Grace Kelly - Style Icon - London V&A

It is hard to believe now that Grace Kelly’s career was just 5 years, from 1951 to 1956, such is her enduring legacy and stylish image - the Kelly look - which was created in the main by Edith Head for her Paramount films and Helen Rose at MGM, its as iconic as Audrey Hepburn with Givenchy.

She made 11 films during those 5 years and of course the Hitchcock ones are still out there and endlessly analysed. Her wardrobe for REAR WINDOW being particularly marvellous – I also like her Edith Head outfits for TO CATCH A THIEF – the ice blue dress, the bathing costume, the outfit for an afternoon picnic: “leg or breast?” when offering the cold chicken to Cary Grant, and of course that spectacular gold number for the climax.

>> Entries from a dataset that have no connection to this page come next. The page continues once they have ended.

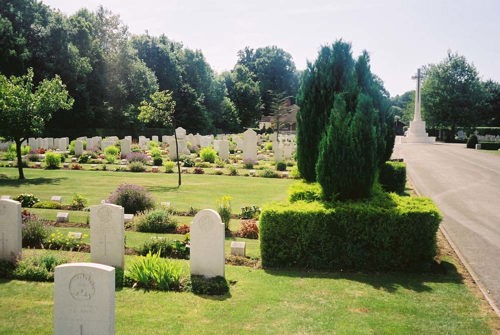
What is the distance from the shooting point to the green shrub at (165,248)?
9.76 metres

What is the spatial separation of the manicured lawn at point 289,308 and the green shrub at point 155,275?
242 millimetres

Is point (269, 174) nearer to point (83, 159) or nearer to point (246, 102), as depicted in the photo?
point (83, 159)

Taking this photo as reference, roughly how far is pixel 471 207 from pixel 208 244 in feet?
36.3

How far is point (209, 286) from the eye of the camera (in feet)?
25.3

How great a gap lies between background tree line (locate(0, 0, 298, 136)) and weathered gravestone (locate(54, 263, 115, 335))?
137 ft

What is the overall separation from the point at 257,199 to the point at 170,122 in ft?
22.2

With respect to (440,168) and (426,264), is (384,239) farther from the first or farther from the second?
(440,168)

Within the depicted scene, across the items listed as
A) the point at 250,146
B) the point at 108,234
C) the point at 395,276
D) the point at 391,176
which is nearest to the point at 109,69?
the point at 250,146

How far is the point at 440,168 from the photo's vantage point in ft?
91.7

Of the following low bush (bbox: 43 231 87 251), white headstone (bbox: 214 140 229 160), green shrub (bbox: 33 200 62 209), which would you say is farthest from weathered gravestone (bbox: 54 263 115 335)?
white headstone (bbox: 214 140 229 160)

Grace, who like all the great stars had an unique voice, was along with Audrey Hepburn Hollywood’s two new golden girls of the ‘50s and thus both won the Academy Award in succeeding years – 1953 and 1954 – just as those two new ‘60s girls Julies Andrews and Christie did a decade later. Grace and Audrey were the other side of Marilyn and Elizabeth Taylor, making up that quartet of Hollywood greats circa 1954, when they all reigned supreme. That 1954 best actress award is still a bone of contention for movie buffs and just fans – did Grace deserve to win for THE COUNTRY GIRL, for just looking dowdy and wearing cardigans and spectacles, over Judy Garland’s towering performance in A STAR IS BORN? But really by then Judy was seen as a has-been making a comeback and had been regarded as difficult for years, whereas the cool and crisp Kelly was the new sensation that audiences could not get enough of. I will need to re-see THE COUNTRY GIRL myself to make up my own mind.

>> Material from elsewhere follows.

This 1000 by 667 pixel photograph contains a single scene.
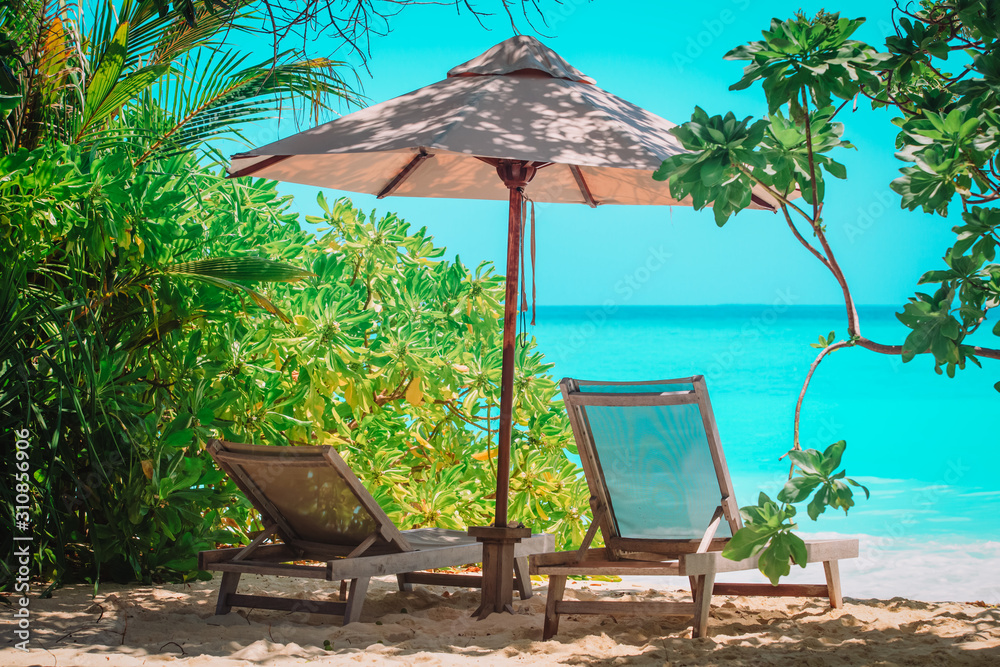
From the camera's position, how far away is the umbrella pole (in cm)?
335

Grace of course had that patrician image which so fascinated Hitchcock, the cool and feisty ice maiden who melted with the right man. Grace was about 20 years younger than those older leading men but there were rumoured romances with the likes of Cooper, Gable, Milland, Crosby, Holden, and the perfect on-screen partnerships with Stewart and Grant. Fashion designer Oleg Cassini was also a boyfriend. [Of course Audrey Hepburn and Sophia Loren, when she began in international movies in 1957, were also 20 or 30 years younger than their male co-stars].

Two of Grace’s I particularly like are that routine programmer she had to do, GREEN FIRE in '54, where she looks very cool and tailored down in the South American jungle as sister of plantation owner John Ericson as prospectors Stewart Granger and Paul Douglas dig for those emeralds. Its hokum but fun and she is very understated and affecting in THE SWAN, again nicely dressed (by Helen Rose) and with a nice hairstyle as the princess falling for tutor Louis Jourdan while being wooed by prince Alec Guinness (who became a lifelong friend of hers, they played endless jokes on each other thereafter) – THE SWAN also has the full MGM period look and provided good roles for Jessie Royce Landis, Estelle Winwood and Agnes Moorehead. One can see Eva Marie Saint's Eve Kendall as a tailored Grace Kelly type in Hitch's NORTH BY NORTHWEST, even as she dangles from Mount Rushmore wearing her white gloves, and then of course there is Tippi and THE BIRDS...

It would have been interesting if Grace had been allowed to return to the screen for Hitchcock in MARNIE and who knows how her career might have developed, but we will always have those ‘50s treats. Audrey Hepburn of course remains an equal style icon...

The exhibition on Grace at London's V&A Museum runs until September with those iconic clothes and other items [like the Kelly bag], and is getting a lot of attention. I shall be going.